▸ To be done:
Write out each of the records below word for word, leaving out the pictures.

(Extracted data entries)
:::::

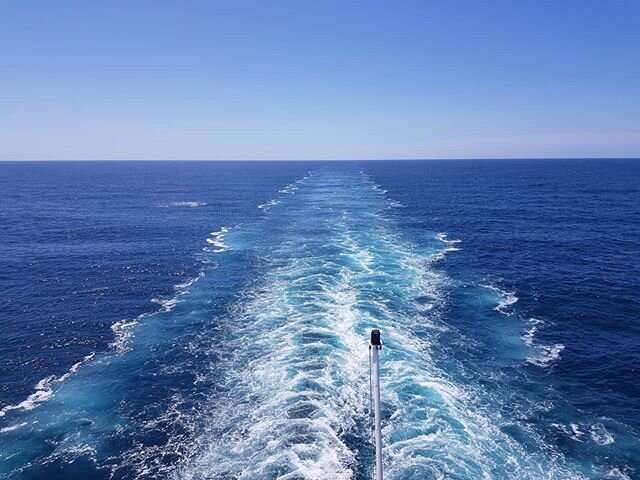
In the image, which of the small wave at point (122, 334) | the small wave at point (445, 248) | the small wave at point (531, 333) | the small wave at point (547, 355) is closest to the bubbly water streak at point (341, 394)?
the small wave at point (445, 248)

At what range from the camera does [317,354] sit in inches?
1666

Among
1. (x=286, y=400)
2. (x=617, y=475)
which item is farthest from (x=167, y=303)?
(x=617, y=475)

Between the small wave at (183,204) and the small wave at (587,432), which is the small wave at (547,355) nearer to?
the small wave at (587,432)

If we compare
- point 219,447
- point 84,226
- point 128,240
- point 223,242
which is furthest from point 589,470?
point 84,226

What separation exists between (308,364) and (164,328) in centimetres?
2073

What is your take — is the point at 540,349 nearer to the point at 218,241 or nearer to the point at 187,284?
the point at 187,284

:::::

▸ Task response:
In the image, which of the small wave at point (122, 334) | the small wave at point (445, 248) | the small wave at point (531, 333) | the small wave at point (547, 355) is closest to the bubbly water streak at point (341, 394)?
the small wave at point (445, 248)

At what range from the camera does [317,354] sit in inches?
1666

Among
1. (x=286, y=400)
2. (x=617, y=475)
which item is farthest from (x=167, y=303)?
(x=617, y=475)

Between the small wave at (183,204) and the small wave at (587,432), which is the small wave at (547,355) nearer to?
the small wave at (587,432)

If we compare
- point 219,447
- point 84,226
- point 128,240
- point 223,242
which is furthest from point 589,470?
point 84,226

What separation exists between (308,364) and (164,328) in centimetres?
2073

What is your take — is the point at 540,349 nearer to the point at 218,241 or nearer to the point at 187,284?
the point at 187,284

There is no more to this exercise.